Eventually, we reached a point where we had to pause—not because we were giving up, but because we needed to reset. To acknowledge that structure is only useful when it’s rooted in rhythm, not pressure. That productivity doesn’t equal progress. That learning, real learning, often happens in the space between systems, not within them.
So we started over—not from scratch, but from awareness.
We trimmed the excess.
Simplified our process.
And most importantly, we permitted ourselves to shift.
Instead of obsessing over the plan, we began focusing on clarity. Instead of tracking every deliverable, we began asking better questions: Is this helping us think? Is this helping us create? Is this helping us serve?
To be clear, we haven’t abandoned the tools altogether. But now we use them with more care. Fewer dashboards. More reflection. Less pressure to optimize every hour, and more focus on what’s unfolding.
The most surprising thing?
We’re learning more now than we were when everything looked perfect.
Not because things are easier, but because they’re more honest.
And that’s a shift we weren’t expecting, but deeply needed.

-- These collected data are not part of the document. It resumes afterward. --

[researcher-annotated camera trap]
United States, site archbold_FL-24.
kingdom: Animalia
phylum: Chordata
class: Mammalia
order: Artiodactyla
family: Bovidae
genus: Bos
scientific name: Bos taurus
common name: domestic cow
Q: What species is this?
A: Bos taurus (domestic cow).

If you’re in a similar place—feeling like the tools that were meant to help are holding you hostage—we’d encourage you to take a moment. Step back. Reevaluate. What’s working? What’s just noise? What’s serving the kind of leader, student, or builder you’re becoming?
You don’t need to burn it all down. But you do have the freedom to change direction.
We’re doing that now. Quietly. Thoughtfully. Without guilt.
Because sometimes the most valuable thing you learn is that it’s okay to let go of what no longer fits—even if it once felt like the answer.